Early photography can be hard to fathom, and not just because of all those people in top hats and capes trying and failing to keep still during ten-minute exposure times. The infancy of the medium in the 1830s is a confusing whirl of near-contemporaries, all messing about with lenses and chemicals in a bid to capture the fleeting world.
A matter of national pride, who did what, and when, is debated even today. France had Nicéphore Niépce who, as early as 1826 made a photographic image of his country estate using a camera obscura (a small wooden box fitted with a lens); Louis-Jacques-Mandé Daguerre, who gave his name to a new process of printing using light-sensitive, silver-plated copper; and Hippolyte Bayard who developed his own process and held the world’s first photo show in 1839.
On this side of the channel, we had gentleman scientist William Henry Fox Talbot, whose innovations with a negative-positive process were instrumental in creating images that were relatively light-fast and permanent. ‘Relatively’ is the operative word here; many of the images in this show are modern digital copies, the originals being too fragile to display.
Great storytelling in the early stages of this exhibition, which focuses on Talbot but includes examples by his European counterparts, gives a pacy account of these overlapping achievements. It’s science heavy (this is the Science Museum, after all) but also surprisingly poetic,with wall texts setting scenes such as the one in 1833 when Talbot, on the shores of Lake Como, wondered aloud how he might make ‘fairy pictures, creations of a moment… fix themselves upon the paper’.
Back home, he started placing plants and pieces of lace on paper coated with light-sensitive silver nitrate, fixing the images with salt to create what he dubbed ‘shadow drawing’. By 1835, he was using a camera obscura to take images in and around his house, Lacock Abbey in Wiltshire. He photographed an oak tree, a footman, his half-sister playing a harp . He went on his travels, to Oxford, Scotland and, in April 1844, to London, where he shot some of the very first photographic images of the capital (‘Nelson’s Column Under Construction’, pictured).
These are magical to behold. Even subjects as mundane as an open door or a bookshelf possess a kind of magnetism by virtue of being among the oldest in existence. That Talbot was a scientist rather than an artist, though, is borne out by the work in the latter stages of the show. More interested in the perfecting printing techniques, he started reproducing his own, much earlier images or borrowing those of others.
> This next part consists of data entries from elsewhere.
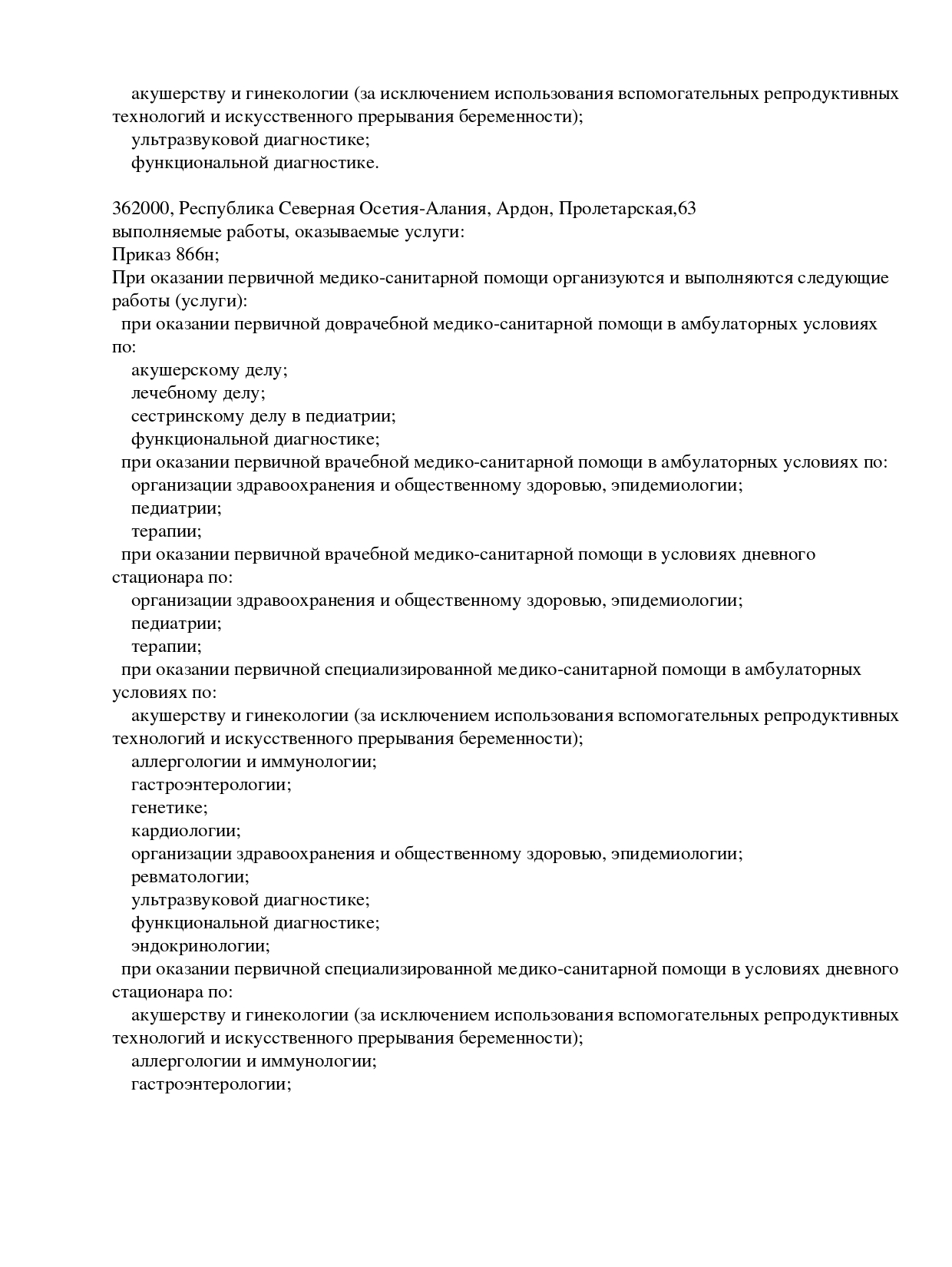 акушерству и гинекологии (за исключением использования вспомогательных репродуктивных технологий и искусственного прерывания беременности);
ультразвуковой диагностике;
функциональной диагностике.

362000, Республика Северная Осетия-Алания, Ардон, Пролетарская,63
выполняемые работы, оказываемые услуги:
Приказ 866н;
При оказании первичной медико-санитарной помощи организуются и выполняются следующие работы (услуги):
при оказании первичной доврачебной медико-санитарной помощи в амбулаторных условиях по:
акушерскому делу;
лечебному делу;
сестринскому делу в педиатрии;
функциональной диагностике;
при оказании первичной врачебной медико-санитарной помощи в амбулаторных условиях по:
организации здравоохранения и общественному здоровью, эпидемиологии;
педиатрии;
терапии;
при оказании первичной врачебной медико-санитарной помощи в условиях дневного стационара по:
организации здравоохранения и общественному здоровью, эпидемиологии;
педиатрии;
терапии;
при оказании первичной специализированной медико-санитарной помощи в амбулаторных условиях по:
акушерству и гинекологии (за исключением использования вспомогательных репродуктивных технологий и искусственного прерывания беременности);
аллергологии и иммунологии;
гастроэнтерологии;
генетике;
кардиологии;
организации здравоохранения и общественному здоровью, эпидемиологии;
ревматологии;
ультразвуковой диагностике;
функциональной диагностике;
эндокринологии;
при оказании первичной специализированной медико-санитарной помощи в условиях дневного стационара по:
акушерству и гинекологии (за исключением использования вспомогательных репродуктивных технологий и искусственного прерывания беременности);
аллергологии и иммунологии;
гастроэнтерологии;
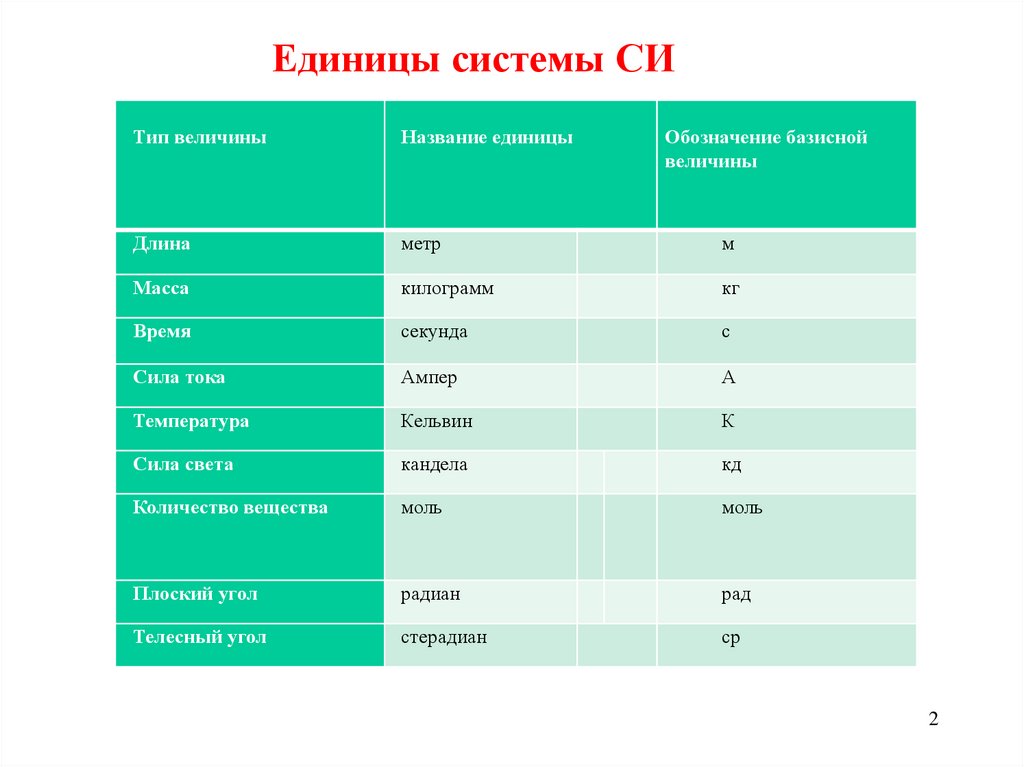 Единицы системы СИ

| Тип величины | Название единицы | Обозначение базисной величины |
|---|---|---|
| Длина | метр | м |
| Масса | килограмм | кг |
| Время | секунда | с |
| Сила тока | Ампер | А |
| Температура | Кельвин | К |
| Сила света | кандела | кд |
| Количество вещества | моль | моль |
| Плоский угол | радиан | рад |
| Телесный угол | стерадиан | ср |

2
In a show of revelations, perhaps the greatest is that, despite its shadowy beginnings, photography’s practical applications – noble or otherwise – were illuminated almost immediately. As set out in his 1844 book ‘The Pencil of Nature’, Talbot identified that, in addition to taking beautiful pictures, you could catalogue your possessions (as evidence that could stand up in court) and copy important documents. Meanwhile, in Germany, Johann Carl Enslen was superimposing the face of Christ on an oak leaf, while in France, Hippolyte Bayard, miffed that Daguerre was getting all the credit, issued a photograph of himself as a drowned man with a suicide note on the back. Hot on the heels of the first photograph, it was the first photographic hoax. Which is the great thing about this show. While imparting loads of technical info about photography, it tells you even more about human nature.